[Stored entries]
# # # # # # #

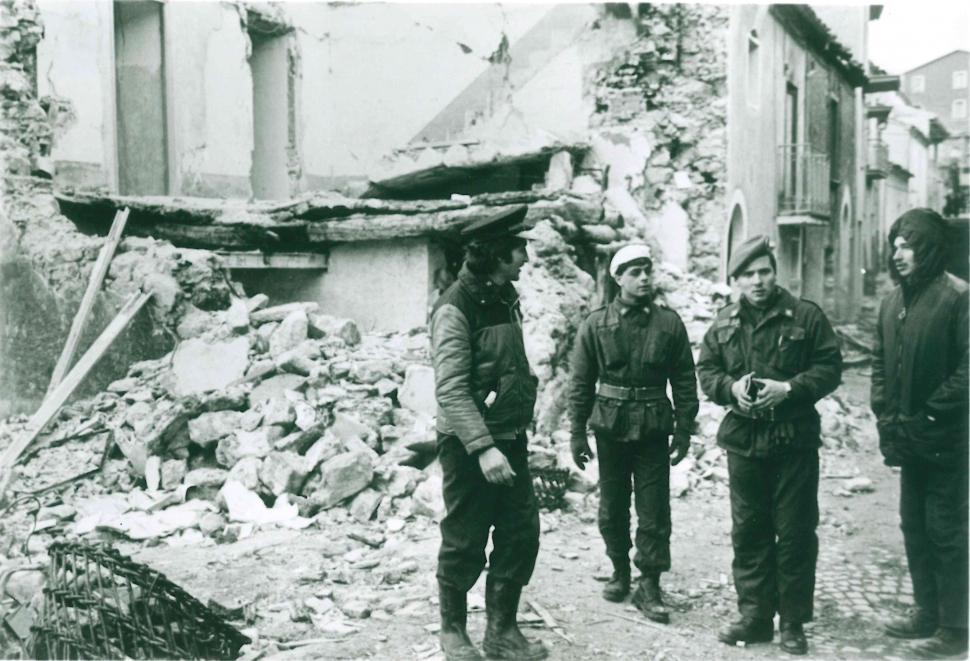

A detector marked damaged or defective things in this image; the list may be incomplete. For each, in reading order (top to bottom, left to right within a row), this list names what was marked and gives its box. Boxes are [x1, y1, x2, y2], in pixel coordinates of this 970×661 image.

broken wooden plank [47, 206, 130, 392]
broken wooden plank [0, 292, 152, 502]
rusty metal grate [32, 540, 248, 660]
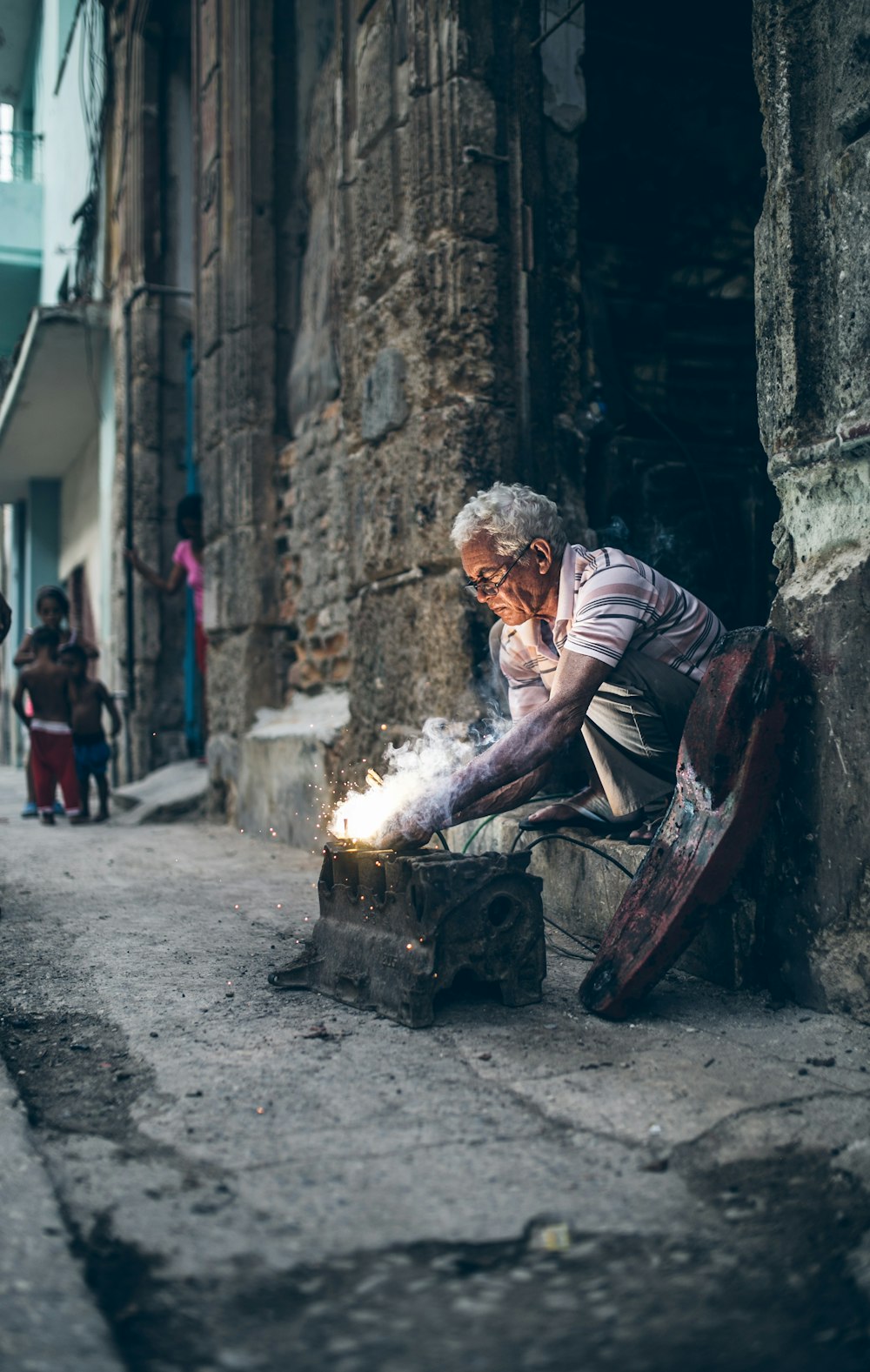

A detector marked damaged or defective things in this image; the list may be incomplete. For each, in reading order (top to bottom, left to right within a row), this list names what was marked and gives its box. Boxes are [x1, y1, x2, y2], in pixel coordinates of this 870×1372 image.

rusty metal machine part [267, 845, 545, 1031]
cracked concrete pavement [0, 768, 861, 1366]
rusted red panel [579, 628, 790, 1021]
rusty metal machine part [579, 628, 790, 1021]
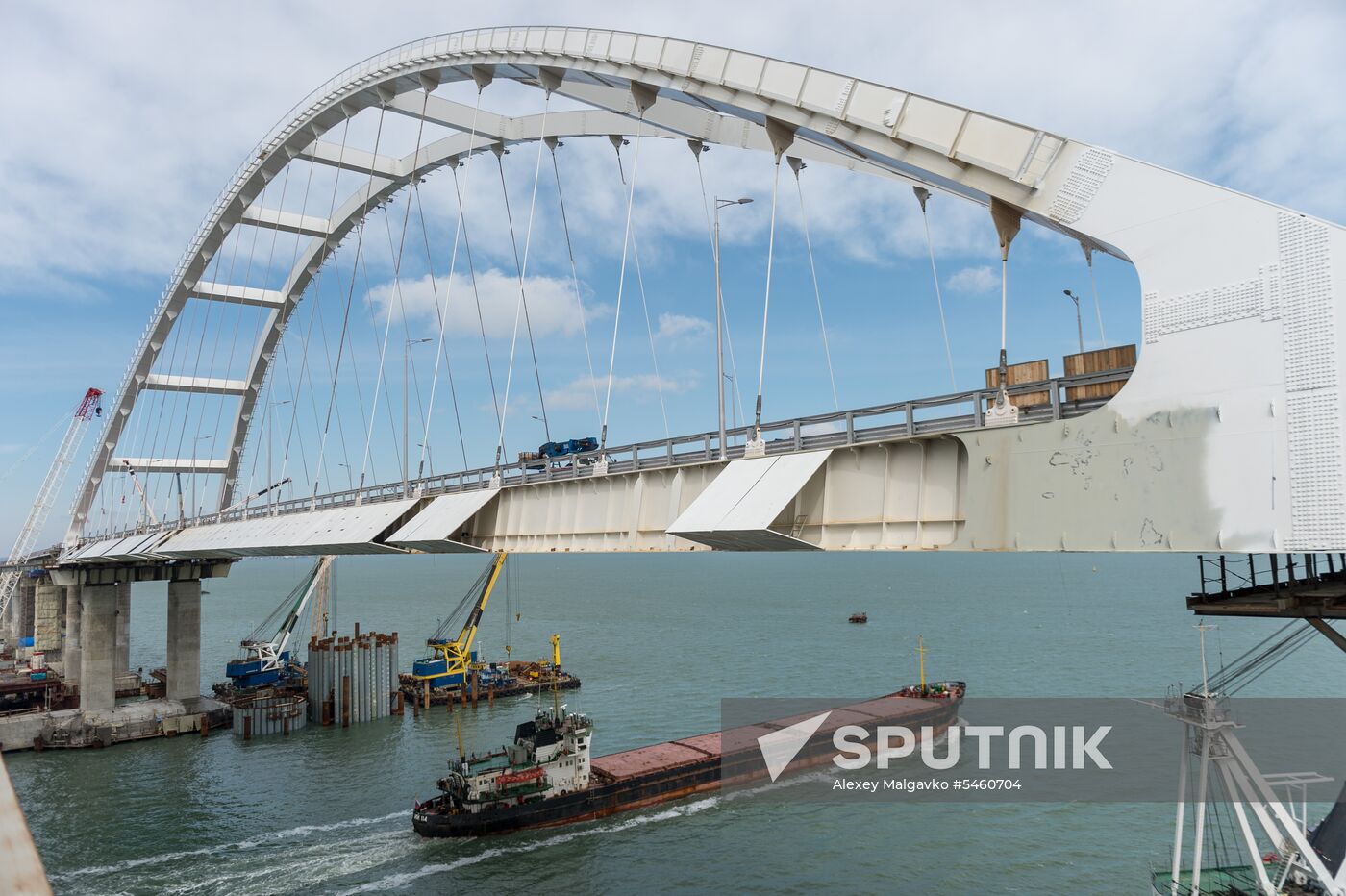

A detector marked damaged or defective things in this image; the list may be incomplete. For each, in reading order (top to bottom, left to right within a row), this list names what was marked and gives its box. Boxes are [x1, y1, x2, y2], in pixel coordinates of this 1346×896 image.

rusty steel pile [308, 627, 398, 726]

# # # # # # #

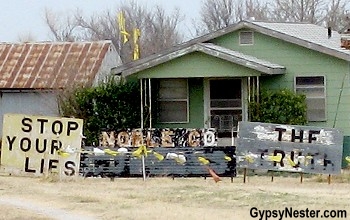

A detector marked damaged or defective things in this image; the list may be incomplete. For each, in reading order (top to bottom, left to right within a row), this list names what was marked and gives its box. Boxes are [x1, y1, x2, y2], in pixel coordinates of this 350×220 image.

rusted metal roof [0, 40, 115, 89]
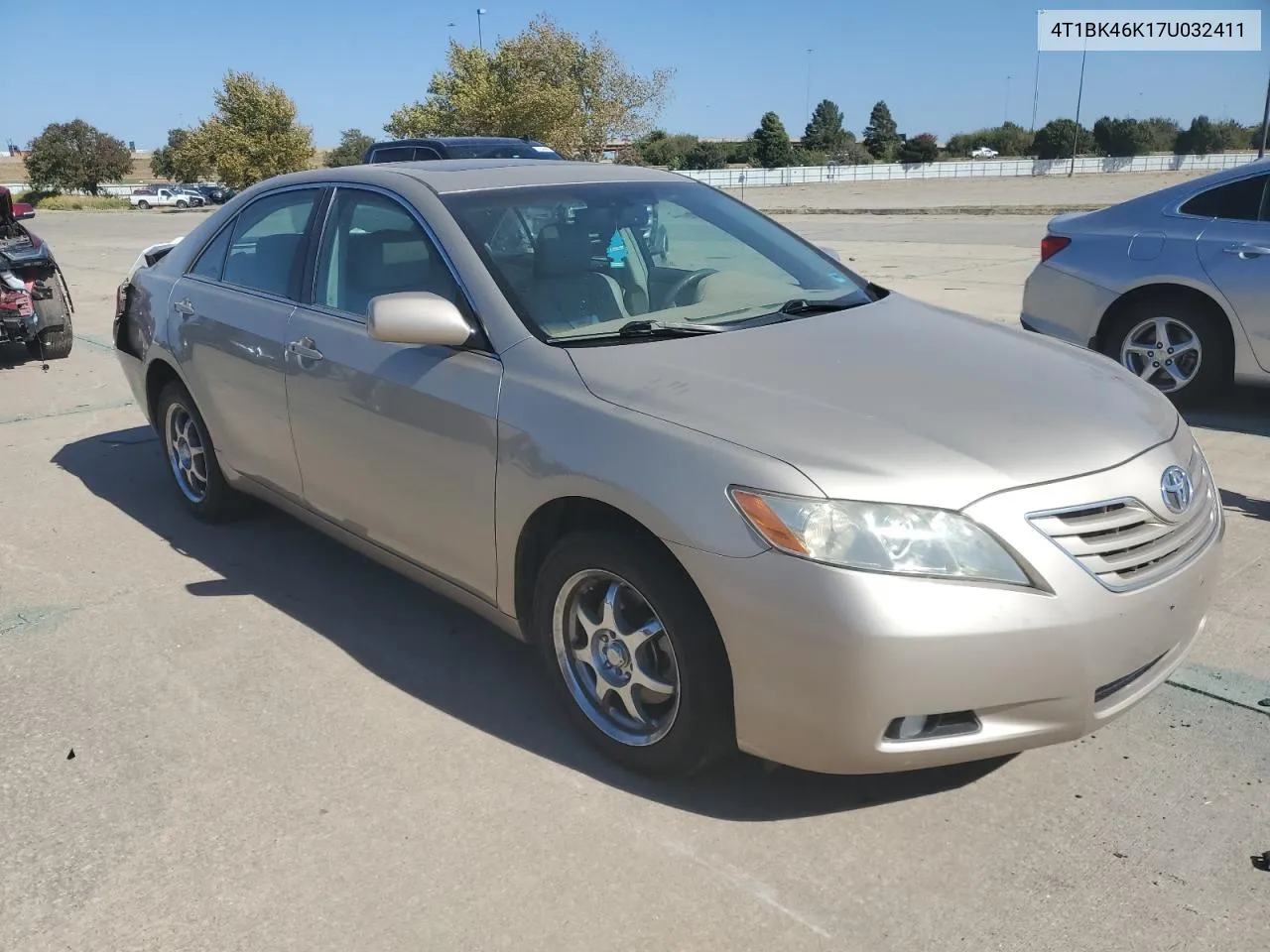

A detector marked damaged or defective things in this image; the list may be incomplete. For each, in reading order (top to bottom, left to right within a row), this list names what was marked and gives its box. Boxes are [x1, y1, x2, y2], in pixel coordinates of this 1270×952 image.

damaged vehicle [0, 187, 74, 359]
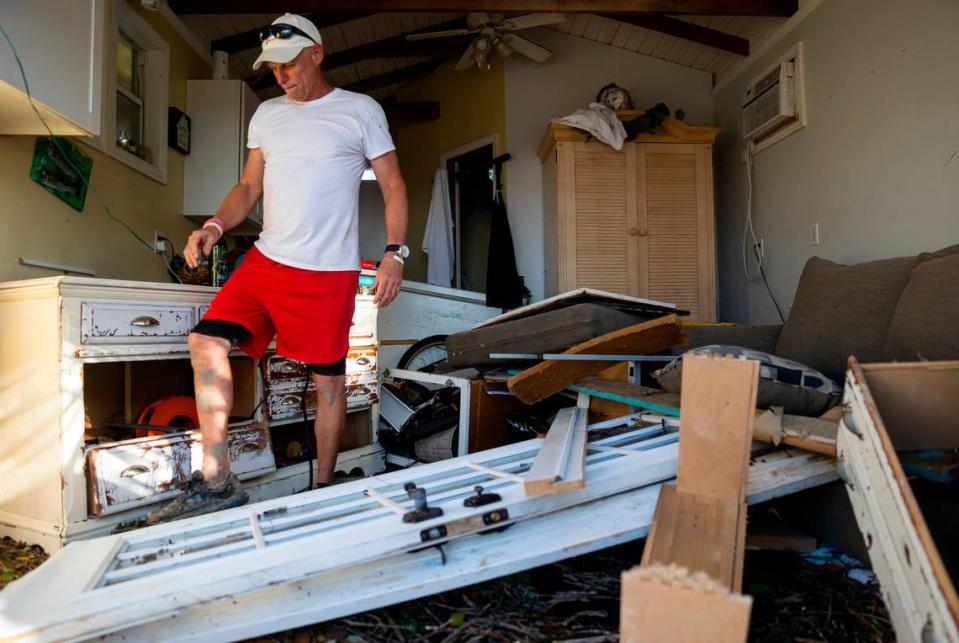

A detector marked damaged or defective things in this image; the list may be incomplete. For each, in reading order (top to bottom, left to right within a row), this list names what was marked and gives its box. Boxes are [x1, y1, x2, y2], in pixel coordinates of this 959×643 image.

# # # # # # #

* [What you are asked to do] The answer must be the lines above from the one containing "this 1270×952 image." through the one containing "this 959×643 image.", reproduced exactly, with no pictures and nothing else.

* [Response to this task]
A detector marked damaged or defective things in this image; the list may be incomplete. For each, in reading order (top to bottom, left to right within a row), this list names what was marked and gives its box. Boxes are [x1, y1, x2, y2], in pixel coordinates of this 1270×952 image.

damaged vehicle [0, 187, 74, 359]

A detector marked damaged or defective things in this image; the list may be incomplete. For each, in reading order (top to bottom, left to right within a row), this list names what was marked and gives its box. Boxes are [x1, y1, x2, y2], in pixel coordinates of this 959×643 image.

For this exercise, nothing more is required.